## WHAT YOU HAVE TO DO
Across the entries below, how many lines have the string "BLACK" in them? Reply with only the number.

## EXERCISE INPUTS
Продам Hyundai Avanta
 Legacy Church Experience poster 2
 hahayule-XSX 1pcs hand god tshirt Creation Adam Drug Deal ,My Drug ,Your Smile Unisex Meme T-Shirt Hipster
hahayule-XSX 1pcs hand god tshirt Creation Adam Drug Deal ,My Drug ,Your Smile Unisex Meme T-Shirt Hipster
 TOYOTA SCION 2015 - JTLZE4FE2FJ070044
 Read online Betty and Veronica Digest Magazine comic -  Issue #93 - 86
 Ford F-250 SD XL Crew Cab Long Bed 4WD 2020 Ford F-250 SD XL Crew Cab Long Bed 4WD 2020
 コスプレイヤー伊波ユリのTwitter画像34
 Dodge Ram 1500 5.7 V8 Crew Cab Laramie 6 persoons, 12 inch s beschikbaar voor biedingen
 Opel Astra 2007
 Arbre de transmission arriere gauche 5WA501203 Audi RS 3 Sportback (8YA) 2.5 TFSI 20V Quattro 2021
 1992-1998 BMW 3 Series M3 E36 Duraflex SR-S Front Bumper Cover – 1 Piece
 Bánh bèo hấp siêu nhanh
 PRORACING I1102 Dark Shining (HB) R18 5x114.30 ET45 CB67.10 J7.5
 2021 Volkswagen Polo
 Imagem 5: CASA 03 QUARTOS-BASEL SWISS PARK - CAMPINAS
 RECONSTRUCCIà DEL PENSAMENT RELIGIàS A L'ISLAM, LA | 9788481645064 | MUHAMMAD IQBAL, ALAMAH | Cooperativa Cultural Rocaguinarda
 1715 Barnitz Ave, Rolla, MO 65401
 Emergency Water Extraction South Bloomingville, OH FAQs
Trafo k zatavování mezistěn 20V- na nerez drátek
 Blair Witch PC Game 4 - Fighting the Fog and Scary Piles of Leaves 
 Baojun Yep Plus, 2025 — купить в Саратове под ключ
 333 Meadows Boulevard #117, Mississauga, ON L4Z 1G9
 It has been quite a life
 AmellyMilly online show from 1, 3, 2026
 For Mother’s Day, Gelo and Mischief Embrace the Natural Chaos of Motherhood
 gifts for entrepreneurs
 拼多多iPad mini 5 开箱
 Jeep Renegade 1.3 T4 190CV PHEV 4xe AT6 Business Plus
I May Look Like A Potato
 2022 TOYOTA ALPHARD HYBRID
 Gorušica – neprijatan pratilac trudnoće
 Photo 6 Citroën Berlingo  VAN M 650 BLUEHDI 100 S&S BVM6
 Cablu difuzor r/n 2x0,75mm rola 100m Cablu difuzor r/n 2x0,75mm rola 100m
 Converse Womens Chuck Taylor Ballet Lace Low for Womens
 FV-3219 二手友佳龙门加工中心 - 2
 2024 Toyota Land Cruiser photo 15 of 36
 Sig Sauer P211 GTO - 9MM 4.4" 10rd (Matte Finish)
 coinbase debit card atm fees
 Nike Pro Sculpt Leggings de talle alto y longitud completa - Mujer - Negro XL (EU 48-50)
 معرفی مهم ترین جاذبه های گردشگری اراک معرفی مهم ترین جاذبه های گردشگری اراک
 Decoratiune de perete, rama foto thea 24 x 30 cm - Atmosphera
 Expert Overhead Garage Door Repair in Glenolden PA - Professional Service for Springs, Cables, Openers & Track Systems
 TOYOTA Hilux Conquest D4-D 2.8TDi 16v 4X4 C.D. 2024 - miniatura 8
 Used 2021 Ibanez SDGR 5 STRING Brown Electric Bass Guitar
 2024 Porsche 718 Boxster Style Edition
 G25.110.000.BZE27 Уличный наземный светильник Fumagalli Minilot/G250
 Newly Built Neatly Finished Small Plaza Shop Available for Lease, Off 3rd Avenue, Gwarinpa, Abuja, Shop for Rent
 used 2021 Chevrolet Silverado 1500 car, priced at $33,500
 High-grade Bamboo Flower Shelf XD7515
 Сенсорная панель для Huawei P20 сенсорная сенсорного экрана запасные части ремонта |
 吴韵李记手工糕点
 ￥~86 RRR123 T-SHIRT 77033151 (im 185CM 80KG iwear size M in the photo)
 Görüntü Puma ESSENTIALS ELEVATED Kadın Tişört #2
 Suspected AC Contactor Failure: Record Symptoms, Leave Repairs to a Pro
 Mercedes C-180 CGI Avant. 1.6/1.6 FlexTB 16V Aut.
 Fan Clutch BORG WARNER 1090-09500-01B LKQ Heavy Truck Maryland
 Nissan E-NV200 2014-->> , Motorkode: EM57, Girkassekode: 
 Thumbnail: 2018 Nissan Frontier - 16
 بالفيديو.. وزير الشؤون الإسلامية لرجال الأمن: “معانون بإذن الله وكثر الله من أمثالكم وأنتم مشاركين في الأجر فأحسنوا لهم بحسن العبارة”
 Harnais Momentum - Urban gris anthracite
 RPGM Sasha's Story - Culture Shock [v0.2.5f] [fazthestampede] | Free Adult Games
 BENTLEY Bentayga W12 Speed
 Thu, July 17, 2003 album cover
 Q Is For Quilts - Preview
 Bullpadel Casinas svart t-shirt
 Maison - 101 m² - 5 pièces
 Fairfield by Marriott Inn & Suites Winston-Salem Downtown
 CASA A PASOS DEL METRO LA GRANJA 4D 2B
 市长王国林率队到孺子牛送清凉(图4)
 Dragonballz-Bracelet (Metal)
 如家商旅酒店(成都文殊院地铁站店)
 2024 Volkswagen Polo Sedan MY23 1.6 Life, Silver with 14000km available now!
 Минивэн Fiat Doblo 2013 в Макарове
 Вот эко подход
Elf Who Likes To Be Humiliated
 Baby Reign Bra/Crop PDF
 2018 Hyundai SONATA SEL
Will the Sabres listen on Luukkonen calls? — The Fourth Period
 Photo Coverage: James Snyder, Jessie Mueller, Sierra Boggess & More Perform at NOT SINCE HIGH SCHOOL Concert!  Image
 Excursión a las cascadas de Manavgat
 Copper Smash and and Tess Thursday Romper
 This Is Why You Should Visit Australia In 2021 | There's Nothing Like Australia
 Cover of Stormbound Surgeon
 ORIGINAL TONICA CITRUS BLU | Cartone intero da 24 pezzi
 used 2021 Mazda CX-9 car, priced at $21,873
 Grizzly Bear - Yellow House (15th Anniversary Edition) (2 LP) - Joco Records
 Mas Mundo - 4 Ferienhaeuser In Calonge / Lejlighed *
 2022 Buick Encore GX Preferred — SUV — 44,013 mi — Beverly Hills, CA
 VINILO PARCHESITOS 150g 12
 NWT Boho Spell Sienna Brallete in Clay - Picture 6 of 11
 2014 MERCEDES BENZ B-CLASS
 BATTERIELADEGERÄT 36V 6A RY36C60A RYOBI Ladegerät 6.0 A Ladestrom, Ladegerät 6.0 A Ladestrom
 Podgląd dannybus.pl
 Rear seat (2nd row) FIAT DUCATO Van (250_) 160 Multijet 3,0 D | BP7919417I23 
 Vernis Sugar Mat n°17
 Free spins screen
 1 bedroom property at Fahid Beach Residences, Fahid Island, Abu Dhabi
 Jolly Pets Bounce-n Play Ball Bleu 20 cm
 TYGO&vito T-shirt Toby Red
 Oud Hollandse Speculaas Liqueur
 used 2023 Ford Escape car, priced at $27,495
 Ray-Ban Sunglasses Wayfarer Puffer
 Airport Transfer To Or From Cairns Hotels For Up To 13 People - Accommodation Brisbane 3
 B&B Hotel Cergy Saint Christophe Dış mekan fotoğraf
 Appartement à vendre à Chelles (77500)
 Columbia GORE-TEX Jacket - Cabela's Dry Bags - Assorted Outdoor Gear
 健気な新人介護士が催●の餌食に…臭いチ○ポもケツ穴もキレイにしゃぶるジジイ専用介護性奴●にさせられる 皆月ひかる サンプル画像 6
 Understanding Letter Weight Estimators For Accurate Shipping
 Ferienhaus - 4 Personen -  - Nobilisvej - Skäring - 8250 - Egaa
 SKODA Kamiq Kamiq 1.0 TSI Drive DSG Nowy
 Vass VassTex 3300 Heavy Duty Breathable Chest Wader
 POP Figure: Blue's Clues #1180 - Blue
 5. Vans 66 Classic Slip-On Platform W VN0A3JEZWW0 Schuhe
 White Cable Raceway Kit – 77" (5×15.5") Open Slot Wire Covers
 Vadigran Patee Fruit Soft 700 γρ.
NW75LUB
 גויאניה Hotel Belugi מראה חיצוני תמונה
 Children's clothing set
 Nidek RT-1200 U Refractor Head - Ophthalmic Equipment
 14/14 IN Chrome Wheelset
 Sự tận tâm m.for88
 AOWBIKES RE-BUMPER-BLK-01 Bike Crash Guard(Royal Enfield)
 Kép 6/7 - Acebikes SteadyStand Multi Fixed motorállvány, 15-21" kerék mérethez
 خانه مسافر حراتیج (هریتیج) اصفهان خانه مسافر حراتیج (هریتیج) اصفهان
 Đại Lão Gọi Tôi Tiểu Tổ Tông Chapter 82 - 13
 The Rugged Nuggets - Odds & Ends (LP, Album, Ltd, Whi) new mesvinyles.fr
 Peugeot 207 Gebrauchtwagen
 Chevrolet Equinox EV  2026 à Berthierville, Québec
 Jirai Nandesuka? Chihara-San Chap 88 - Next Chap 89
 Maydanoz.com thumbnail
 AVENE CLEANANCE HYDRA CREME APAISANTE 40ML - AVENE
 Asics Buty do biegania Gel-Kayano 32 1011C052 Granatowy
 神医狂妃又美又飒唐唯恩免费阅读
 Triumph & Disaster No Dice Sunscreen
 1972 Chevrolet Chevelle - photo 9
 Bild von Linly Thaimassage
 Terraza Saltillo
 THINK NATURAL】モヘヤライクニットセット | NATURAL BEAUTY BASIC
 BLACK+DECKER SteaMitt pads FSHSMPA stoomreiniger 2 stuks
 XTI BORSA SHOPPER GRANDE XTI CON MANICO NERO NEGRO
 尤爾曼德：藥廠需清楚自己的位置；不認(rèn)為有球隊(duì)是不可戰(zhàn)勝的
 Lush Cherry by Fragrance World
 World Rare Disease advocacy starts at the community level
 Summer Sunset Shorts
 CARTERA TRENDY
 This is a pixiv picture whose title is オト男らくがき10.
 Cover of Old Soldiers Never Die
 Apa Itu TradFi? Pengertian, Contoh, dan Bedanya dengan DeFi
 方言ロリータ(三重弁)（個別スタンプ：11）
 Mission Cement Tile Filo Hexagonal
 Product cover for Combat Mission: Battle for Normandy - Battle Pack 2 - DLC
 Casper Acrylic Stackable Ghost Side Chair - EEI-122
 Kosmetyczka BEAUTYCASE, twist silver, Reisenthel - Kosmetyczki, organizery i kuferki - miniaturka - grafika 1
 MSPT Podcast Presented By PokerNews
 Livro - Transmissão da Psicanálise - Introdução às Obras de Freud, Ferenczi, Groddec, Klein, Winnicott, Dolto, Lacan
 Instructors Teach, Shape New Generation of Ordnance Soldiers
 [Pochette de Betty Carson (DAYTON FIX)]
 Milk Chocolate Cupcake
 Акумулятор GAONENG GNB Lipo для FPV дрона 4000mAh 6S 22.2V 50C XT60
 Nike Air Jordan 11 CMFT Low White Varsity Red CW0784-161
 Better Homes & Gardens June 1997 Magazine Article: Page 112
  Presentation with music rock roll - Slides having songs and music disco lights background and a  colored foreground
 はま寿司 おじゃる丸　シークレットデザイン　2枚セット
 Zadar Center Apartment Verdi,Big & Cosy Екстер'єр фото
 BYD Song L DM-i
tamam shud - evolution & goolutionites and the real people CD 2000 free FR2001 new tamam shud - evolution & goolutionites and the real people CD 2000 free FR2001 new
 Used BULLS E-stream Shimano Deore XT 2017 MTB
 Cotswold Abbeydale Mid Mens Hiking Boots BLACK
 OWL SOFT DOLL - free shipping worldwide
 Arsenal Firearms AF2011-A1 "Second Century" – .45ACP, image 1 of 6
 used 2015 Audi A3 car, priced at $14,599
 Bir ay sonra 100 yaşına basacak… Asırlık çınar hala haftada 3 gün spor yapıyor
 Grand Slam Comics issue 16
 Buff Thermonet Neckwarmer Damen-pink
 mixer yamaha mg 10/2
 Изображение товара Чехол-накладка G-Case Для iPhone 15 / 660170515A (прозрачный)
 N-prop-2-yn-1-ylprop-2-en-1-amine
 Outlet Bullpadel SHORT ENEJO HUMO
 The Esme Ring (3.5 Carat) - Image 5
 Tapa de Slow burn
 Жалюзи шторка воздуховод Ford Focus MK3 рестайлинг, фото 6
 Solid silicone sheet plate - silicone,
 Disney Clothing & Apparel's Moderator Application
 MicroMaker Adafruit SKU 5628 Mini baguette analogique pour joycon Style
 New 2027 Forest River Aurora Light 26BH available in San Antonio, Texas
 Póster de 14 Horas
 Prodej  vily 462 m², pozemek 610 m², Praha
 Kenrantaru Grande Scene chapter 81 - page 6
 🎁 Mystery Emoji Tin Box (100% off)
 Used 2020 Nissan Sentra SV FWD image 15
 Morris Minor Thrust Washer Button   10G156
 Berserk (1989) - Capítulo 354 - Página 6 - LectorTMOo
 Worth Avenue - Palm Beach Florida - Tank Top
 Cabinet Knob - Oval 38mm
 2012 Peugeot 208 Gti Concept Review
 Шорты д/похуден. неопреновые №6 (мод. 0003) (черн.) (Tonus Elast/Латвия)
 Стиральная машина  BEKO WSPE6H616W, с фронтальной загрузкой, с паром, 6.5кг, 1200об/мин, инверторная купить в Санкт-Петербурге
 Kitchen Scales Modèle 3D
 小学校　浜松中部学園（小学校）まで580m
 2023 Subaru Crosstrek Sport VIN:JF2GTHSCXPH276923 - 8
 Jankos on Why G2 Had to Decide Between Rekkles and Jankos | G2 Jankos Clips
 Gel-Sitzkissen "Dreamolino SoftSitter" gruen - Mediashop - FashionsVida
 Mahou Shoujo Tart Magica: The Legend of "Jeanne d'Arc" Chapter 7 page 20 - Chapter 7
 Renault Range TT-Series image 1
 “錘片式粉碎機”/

## REPLY
2